Faux ongles, pâtes, cryptomonnaies, influenceurs… Afin de renflouer les caisses de l’État, le gouvernement kényan multiplie les nouvelles taxes, qui suscitent inquiétude et ressentiment dans ce pays en proie aux difficultés économiques, après le double choc de la pandémie de coronavirus et des conséquences de la guerre en Ukraine. Locomotive économique de la région d’Afrique de l’Est d’environ 53 millions d’habitants, le Kenya fait face également à une forte inflation (+ 8 % sur un an en mai) et à une sécheresse historique. La croissance a plafonné à 4,8 % en 2022, bien loin des 7,6 % atteints en 2021. La hausse des taux américains a, entre-temps, durci les conditions du crédit pour ce pays et d’autres en développement et fait chuter la monnaie locale. 20 % de la dette kenyane étant libellée en dollars, les coûts de remboursement se sont envolés.
Le président William Ruto cherche à générer plus de 2,1 milliards de dollars afin de renflouer les caisses de l’État, lourdement endetté notamment par les grands projets d’infrastructure de son prédécesseur Uhuru Kenyatta, dont il fut le vice-président. Mais la mise en œuvre de la nouvelle loi de finances présentée au début de juillet ne passe pas. La justice a refusé, le 10 juillet, de lever la mesure qui interdit au Trésor de mettre en œuvre les nouvelles taxes – impopulaires – prévues par cette loi. L’affaire a été renvoyée devant la Cour suprême qui devra trancher.
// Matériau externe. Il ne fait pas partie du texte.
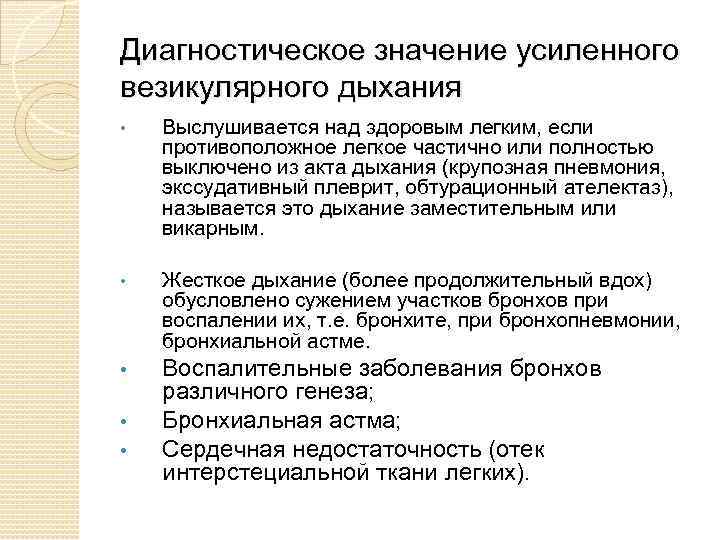 Диагностическое значение усиленного везикулярного дыхания

• Выслушивается над здоровым легким, если противоположное легкое частично или полностью выключено из акта дыхания (крупозная пневмония, экссудативный плеврит, обтурационный ателектаз), называется это дыхание заместительным или викарным.

• Жесткое дыхание (более продолжительный вдох) обусловлено сужением участков бронхов при воспалении их, т.е. бронхите, при бронхопневмонии, бронхиальной астме.

• Воспалительные заболевания бронхов различного генеза;

• Бронхиальная астма;

• Сердечная недостаточность (отек интерстециальной ткани легких).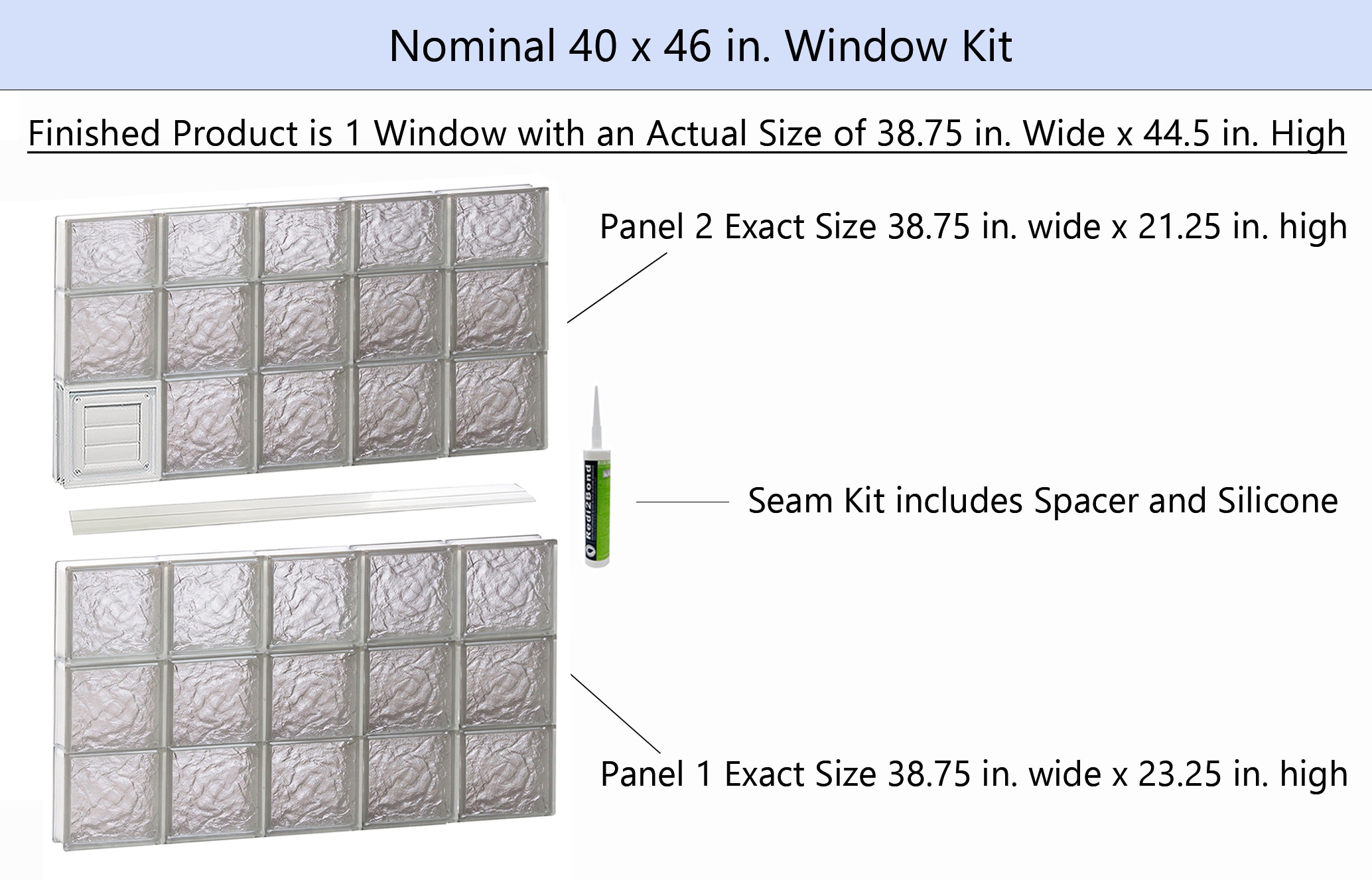 Nominal 40 x 46 in. Window Kit

Finished Product is 1 Window with an Actual Size of 38.75 in. Wide x 44.5 in. High

Panel 2 Exact Size 38.75 in. wide x 21.25 in. high

Redi2Bond

Seam Kit includes Spacer and Silicone

Panel 1 Exact Size 38.75 in. wide x 23.25 in. high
Un prêt qui intervient dans une conjoncture économique difficile
C’est dans ce contexte que le Fonds monétaire international (FMI) a annoncé lundi 17 juillet avoir validé une nouvelle tranche d’aide de 415 millions de dollars à destination du Kenya et être parvenu à un accord pour une aide de 551 millions de dollars supplémentaires. Ce versement intervient dans le cadre de la cinquième revue des engagements pris par le Kenya dans le cadre de son programme d’aide et porte à environ deux milliards de dollars le montant total déjà débloqué, soit la quasi-totalité des fonds prévus.
Le conseil d’administration du Fonds a par ailleurs accepté de prolonger de 10 mois la période d’application du programme « afin de laisser suffisamment de temps aux autorités de mettre en place leur programme de réformes ».
Des financements supplémentaires pour financer la transition climatique
Dans le même temps, il a également validé l’accès du pays à 551 millions de dollars supplémentaires dans le cadre de son Fonds pour la soutenabilité et la résilience (RSF), sur une période de 20 mois. Le RSF est un fonds qui doit financer la transition climatique et la mise en place de mesures visant à permettre l’adaptation des sociétés aux changements provoqués par le réchauffement climatique dans les pays pauvres et émergents. Si le RSF peut prévoir une période de grâce, permettant aux États d’entamer le remboursement plusieurs années plus tard, ce ne sera pas le cas pour le Kenya, la durée d’accès aux fonds se calquant sur le temps restant du programme actuel en cours, soit encore vingt mois.
Les réformes prévues dans le cadre du RSF doivent permettre de « renforcer les efforts pour intégrer les risques climatiques à la politique fiscale et au cadre d’investissement du pays, réduire les émissions avec la création d’un marché du carbone et renforcer la gestion des risques liés aux désastres naturels », a expliqué la directrice générale adjointe du FMI, Antoinette Sayeh, citée dans le communiqué.
De nouvelles manifestations malgré les dernières violences meurtrières
Le pays est confronté à l’une des pires sécheresses de ces dernières décennies ainsi qu’à des troubles internes, alors que des manifestations antigouvernementales régulières, parfois violentes, secouent le pays. L’opposition kényane reproche au président William Ruto d’avoir « volé » l’élection présidentielle d’août dernier, qu’il a remportée avec 50,49 % des suffrages exprimés, contre 48,85 % pour son challenger Raila Odinga. Ces derniers jours, les tensions sont montées d’un cran, entre les deux camps. Odinga a lancé un mouvement de contestation et appelé à des manifestations les 19, 20 et 21 juillet pour demander l’abrogation de la nouvelle loi de finances, qu’il considère comme punitive. Au moins neuf personnes ont été tuées la semaine dernière, et six autres la semaine précédente.